Para a mãe de Belinha, os benefícios da filha e de outras crianças com deficiência ou transtorno estudarem em uma escola regular, que promovam a inclusão, se refletem tanto para ela, quanto para os outros colegas:
“Para a criança atípica é benéfico porque ela vai conviver com crianças típicas, que vão estimular cada vez mais o aprendizado dela. Ela vai ter modelos reais, efetivos, para que cada vez mais se desenvolva e se torne a melhor versão que ela puder ser. Para as crianças típicas, vai ser excelente o convívio com a diversidade. Fará com que elas sejam seres humanos melhores, muito mais empáticos, com muito mais sabedoria para conviver e saber lidar com as diferenças”.
A perspectiva das escola com inclusão
De acordo com dados do INEP obtidos pelo Censo Escolar da Educação Básica de 2020, 42,24% das mais de 210.000 matrículas escolares de alunos com deficiência no estado de São Paulo foram feitas em escolas municipais, como as frequentadas por Davi. O número já representa um aumento em relação ao Censo de 2019, no qual, das 174.363 matrículas, 40,99% foram na rede municipal.
Alessandra Reis Nunes é professora da sala de Atendimento Educacional Especializado (AEE) da EMEF Achilles, e ressalta que ações formativas junto aos docentes e demais servidores da escola, além de adaptações da própria estrutura da instituição, são essenciais para realizar uma inclusão efetiva para os alunos: “A condição não o determina, mas a maneira como o ambiente se organiza ou não determina se ele consegue participar ou não”.
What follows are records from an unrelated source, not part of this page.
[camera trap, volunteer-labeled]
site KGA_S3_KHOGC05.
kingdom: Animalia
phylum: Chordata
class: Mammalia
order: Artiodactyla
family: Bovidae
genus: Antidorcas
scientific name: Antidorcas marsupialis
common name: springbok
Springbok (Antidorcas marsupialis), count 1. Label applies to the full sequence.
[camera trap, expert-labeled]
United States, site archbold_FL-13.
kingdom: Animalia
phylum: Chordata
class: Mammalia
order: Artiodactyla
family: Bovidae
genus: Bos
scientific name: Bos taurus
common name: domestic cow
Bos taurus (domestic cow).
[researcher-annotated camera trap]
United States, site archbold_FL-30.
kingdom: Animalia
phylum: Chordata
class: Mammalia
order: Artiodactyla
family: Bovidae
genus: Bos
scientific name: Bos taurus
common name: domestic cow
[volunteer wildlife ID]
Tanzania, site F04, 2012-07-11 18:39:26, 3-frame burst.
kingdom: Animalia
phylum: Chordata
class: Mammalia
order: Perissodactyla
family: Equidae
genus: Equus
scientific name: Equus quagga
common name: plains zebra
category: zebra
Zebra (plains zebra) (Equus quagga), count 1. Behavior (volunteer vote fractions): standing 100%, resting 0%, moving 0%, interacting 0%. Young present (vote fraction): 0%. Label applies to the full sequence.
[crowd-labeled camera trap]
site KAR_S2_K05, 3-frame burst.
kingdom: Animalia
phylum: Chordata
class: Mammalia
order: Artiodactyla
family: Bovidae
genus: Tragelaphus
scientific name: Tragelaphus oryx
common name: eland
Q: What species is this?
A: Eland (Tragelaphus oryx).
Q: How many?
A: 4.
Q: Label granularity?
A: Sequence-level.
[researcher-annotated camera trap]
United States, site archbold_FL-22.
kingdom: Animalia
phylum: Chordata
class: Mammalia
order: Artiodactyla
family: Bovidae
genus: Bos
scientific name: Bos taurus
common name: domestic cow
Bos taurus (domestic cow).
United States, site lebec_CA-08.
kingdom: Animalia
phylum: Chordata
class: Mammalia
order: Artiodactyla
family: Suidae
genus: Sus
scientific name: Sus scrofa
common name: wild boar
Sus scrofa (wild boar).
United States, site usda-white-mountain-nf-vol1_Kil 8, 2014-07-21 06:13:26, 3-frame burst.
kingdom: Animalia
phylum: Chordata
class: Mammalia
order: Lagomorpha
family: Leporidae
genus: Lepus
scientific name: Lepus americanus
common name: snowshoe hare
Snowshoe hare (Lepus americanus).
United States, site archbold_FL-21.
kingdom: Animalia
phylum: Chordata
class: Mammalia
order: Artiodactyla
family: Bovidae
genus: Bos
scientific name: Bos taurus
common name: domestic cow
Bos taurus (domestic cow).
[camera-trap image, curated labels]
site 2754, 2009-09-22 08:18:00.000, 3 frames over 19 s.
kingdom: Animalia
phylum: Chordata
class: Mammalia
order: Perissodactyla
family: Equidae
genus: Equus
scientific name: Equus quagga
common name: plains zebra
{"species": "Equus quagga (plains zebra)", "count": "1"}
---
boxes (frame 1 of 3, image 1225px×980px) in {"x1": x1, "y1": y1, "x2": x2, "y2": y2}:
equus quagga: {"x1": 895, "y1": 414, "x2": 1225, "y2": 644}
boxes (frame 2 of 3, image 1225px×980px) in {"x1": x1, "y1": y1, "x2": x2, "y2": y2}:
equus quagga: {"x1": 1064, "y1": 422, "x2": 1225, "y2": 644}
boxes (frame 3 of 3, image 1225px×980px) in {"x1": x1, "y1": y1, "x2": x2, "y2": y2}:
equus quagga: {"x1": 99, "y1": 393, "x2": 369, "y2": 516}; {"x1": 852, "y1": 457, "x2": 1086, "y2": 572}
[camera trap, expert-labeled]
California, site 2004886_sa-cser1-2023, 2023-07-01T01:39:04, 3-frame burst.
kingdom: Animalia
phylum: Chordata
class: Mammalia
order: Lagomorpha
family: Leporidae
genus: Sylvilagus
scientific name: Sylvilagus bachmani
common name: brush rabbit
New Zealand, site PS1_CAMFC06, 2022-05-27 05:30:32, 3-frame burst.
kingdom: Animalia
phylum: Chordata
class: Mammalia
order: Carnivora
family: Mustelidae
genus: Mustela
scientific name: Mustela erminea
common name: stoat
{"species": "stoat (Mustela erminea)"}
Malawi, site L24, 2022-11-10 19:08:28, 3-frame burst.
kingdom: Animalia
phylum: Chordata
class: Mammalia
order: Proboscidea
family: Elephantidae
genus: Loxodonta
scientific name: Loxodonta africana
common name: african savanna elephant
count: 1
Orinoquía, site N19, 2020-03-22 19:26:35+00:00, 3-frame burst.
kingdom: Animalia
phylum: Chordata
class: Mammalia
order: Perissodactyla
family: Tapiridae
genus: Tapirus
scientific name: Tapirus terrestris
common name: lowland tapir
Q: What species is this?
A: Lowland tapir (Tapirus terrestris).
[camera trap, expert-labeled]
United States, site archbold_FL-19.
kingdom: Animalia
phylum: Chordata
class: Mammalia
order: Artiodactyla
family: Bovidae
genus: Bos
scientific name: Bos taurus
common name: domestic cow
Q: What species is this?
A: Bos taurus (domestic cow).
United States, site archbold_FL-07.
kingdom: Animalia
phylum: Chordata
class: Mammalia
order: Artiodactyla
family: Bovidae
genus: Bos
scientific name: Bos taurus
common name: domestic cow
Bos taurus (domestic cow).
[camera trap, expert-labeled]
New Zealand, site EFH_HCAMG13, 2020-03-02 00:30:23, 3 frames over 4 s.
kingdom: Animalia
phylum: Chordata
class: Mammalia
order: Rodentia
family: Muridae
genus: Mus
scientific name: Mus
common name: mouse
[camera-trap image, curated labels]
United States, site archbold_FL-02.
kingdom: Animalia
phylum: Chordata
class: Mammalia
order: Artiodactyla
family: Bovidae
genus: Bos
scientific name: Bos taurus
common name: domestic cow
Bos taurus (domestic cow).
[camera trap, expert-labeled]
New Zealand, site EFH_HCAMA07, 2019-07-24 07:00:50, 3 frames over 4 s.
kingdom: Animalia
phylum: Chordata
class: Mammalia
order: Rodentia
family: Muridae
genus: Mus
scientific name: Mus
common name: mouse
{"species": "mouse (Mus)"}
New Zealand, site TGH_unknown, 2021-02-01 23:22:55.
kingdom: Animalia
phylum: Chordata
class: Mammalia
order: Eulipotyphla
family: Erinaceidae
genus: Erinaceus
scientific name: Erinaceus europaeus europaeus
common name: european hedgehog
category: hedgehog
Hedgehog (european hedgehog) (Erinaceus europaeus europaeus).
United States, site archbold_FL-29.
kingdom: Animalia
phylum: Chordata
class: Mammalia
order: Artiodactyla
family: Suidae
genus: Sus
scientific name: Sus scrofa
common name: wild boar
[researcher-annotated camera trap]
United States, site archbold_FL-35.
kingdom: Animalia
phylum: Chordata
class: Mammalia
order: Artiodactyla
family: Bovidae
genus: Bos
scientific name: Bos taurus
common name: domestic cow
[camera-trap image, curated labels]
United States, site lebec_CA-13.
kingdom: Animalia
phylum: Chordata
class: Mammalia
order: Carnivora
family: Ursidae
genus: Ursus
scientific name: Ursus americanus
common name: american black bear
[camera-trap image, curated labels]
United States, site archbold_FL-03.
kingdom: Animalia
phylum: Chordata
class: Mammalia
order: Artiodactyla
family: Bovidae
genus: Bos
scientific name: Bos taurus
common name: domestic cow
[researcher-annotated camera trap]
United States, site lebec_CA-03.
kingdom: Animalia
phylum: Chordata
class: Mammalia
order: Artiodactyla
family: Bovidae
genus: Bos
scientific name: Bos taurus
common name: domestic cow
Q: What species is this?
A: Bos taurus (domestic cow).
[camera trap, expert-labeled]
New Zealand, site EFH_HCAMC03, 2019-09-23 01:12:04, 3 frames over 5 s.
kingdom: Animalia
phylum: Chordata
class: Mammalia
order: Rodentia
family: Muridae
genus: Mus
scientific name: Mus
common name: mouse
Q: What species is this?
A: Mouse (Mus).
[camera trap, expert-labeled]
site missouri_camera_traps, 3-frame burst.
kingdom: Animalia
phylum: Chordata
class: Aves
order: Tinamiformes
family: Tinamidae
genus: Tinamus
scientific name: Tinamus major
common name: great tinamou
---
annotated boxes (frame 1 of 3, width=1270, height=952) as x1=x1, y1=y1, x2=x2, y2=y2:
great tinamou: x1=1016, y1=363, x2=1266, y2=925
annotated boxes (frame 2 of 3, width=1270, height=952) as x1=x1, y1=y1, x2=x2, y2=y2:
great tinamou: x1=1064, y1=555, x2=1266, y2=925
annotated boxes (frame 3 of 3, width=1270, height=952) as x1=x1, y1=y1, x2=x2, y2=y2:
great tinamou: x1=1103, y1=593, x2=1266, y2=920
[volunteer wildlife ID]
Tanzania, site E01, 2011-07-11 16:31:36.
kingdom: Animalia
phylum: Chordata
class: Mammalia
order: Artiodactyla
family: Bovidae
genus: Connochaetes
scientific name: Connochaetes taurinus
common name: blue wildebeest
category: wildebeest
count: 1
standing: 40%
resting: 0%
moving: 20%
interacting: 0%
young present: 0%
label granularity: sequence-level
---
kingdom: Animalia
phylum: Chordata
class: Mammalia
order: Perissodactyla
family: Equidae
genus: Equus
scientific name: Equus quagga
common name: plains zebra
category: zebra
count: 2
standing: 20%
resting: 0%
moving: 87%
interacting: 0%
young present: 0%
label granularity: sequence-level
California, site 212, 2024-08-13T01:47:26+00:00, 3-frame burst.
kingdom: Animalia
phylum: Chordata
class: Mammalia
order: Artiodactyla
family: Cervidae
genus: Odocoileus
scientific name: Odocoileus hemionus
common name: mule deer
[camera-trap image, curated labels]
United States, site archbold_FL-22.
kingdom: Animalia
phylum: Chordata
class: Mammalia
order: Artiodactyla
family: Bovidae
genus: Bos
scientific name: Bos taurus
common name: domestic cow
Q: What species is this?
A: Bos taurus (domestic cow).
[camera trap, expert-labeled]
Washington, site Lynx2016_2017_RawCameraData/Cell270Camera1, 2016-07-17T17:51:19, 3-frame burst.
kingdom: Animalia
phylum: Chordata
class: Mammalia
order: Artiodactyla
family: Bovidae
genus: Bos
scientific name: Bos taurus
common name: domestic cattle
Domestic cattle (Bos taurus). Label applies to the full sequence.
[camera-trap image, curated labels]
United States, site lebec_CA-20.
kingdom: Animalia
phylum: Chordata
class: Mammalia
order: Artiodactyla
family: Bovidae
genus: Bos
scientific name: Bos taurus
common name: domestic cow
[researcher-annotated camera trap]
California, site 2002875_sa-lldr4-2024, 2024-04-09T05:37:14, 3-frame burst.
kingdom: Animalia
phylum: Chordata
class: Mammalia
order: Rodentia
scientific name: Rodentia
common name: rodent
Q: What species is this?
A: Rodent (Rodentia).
“Temos instituído na Rede Municipal de Ensino de São Paulo um horário semanal de estudo e planejamento, tanto coletivo como individual, além das formações continuadas mensais e cursos de capacitação que a rede vem promovendo, tendo em vista o aumento da demanda com a procura cada vez maior por matrícula na rede pública e regular de ensino pelas famílias das pessoas com deficiência, público da Educação Especial”, comenta Alessandra.
Para ela, trabalhar junto ao AEE, oferecer escuta e apoio às famílias e eliminar as barreiras de acesso das crianças ao currículo é uma grande conquista rumo à uma educação com inclusão mais efetiva. “A importância para nossos estudantes e suas famílias de estarem na escola pública, regular e que vem perseguindo o ideal de inclusão é o de existir para o mundo. De serem respeitados, de serem enxergados, valorizados, legitimados, de serem finalmente consideradas suas necessidades sem precisarem negar sua condição numa tentativa de normalizar as diferenças. Somos diferentes e precisamos mudar a maneira como a sociedade pensa e se organiza. Se não for bom para todos, não serve a ninguém.”